Wednesday 28 March 2012

Ticking Over the Miles

WRITTEN FOR SKYSPORTS

Having already gained selection for the Olympic marathon on the streets of London this summer, Scott Overall is showing encouraging form just four months out from his Games debut, writes Nicola Bamford.

The 29-year-old was named on Team GB’s squad for the 26.2-mile event back in December, courtesy of his promising 2:10.55 debut in Berlin last autumn and validated his qualification recently by taking almost two-minutes off his half-marathon best.

Guided by US-based Robert Chapman, Overall clocked a swift 61:25 in New York earlier this month to leap to ninth on the British all-time list for the distance, showing positive signs ahead of his Olympic test in August:

“New York was a very good race for me - I went there with a target in mind and that is what I achieved,” explained Overall.

“I wanted to run between sixty-one and sixty-two minutes as that is the sort of half-marathon time I would need to be looking at running a faster marathon.”

Having only begun marathon training a mere ten months ago, the Londoner used his frustrations in track racing to propel him to long distance-running success by recording the quickest marathon time by a British man for four years.

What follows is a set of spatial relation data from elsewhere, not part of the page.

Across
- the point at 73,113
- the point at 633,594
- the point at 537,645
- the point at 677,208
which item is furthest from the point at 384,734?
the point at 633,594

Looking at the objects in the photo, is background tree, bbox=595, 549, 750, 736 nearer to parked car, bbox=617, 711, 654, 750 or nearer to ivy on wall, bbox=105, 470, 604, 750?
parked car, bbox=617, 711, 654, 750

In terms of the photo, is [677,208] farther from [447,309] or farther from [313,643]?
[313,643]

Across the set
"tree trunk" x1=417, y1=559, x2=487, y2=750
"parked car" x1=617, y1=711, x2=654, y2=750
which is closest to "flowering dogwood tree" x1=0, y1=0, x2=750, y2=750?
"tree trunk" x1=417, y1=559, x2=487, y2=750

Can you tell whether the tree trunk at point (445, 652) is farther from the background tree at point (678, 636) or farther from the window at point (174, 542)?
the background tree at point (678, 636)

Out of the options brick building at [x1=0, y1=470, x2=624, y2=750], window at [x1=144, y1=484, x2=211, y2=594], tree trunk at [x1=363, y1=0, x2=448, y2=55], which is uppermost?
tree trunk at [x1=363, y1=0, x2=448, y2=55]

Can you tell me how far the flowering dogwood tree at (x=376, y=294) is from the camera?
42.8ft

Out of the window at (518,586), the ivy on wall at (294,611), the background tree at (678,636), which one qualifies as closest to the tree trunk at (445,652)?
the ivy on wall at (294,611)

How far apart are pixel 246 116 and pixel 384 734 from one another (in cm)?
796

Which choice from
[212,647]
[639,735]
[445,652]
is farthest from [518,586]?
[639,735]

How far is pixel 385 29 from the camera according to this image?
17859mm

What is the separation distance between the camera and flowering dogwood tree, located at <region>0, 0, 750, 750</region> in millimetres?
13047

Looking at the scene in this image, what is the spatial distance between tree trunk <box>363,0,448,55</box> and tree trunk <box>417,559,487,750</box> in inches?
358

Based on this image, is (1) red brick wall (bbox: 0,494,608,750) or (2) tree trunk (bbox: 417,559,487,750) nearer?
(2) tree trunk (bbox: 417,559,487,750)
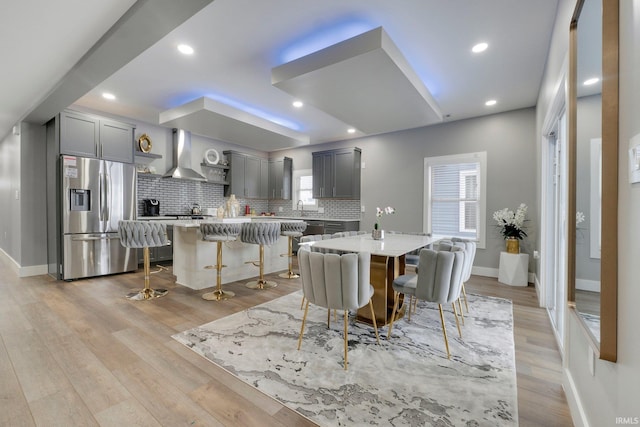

A former training partner to world 5,000m champion Mo Farah in their teenage years, Overall’s recent change in direction in the sport has also seen him register a swift 28:57 10km in the Netherlands and victory in the Silverstone half-marathon last month.

“I was based in the UK for the whole winter like I did before Berlin,” he revealed.

“The first part of 2012 was just to keep my fitness up and have a solid run at the half-marathon without going into really hard marathon training.”

Pacing

Set to enjoy a month-long spell of high-altitude training in Arizona to hone his marathon preparations, Overall will first tackle the London Marathon one month from now.

Unusually, however, the 2009 UK 5,000m champion will participate in pace-making duties for his fellow countrymen, eager to aid their quest to join him on the Olympic team:

“I will be pacing to help the British guys run the qualifying time - of two hours, twelve minutes - and I will help pace them with two other pace-makers through to about twenty miles and then after that they are on their own!” Overall explained.

“Hopefully there will be at least one other British representative on the marathon start-line on the 12th of August.”

Sitting in twenty-fourth position on the national all-time list, the Blackheath and Bromley AC runner continued:

“The marathon in the UK on the men's side isn't as strong as it could be and I'm not really sure of the reason for this.

“A lot of men - and women - run a marathon coming from a track background and therefore they are generally a lot older.

“I think many athletes really want to compete on the track and with the home Olympics they have decided to go that route, rather than the roads so I think after the Olympics you will start to see many more guys breaking 2hrs 12.”

Keen to persevere with his one-man British breakthrough for the distance, Overall has his long-term sights on the twenty-five-year-old 2:07.13 national record, yet for the 2012 season, he will be content on a top-ten placing in the Olympic event:

“My goal for the Olympics is obviously to finish as high as possible - with it being a championship race anything can happen,” he revealed.

“There are no pacemakers and it won’t be a fast course like the big city marathons - the Olympics is all about where you finish - no one remembers what time the marathon was won in, just who won it.”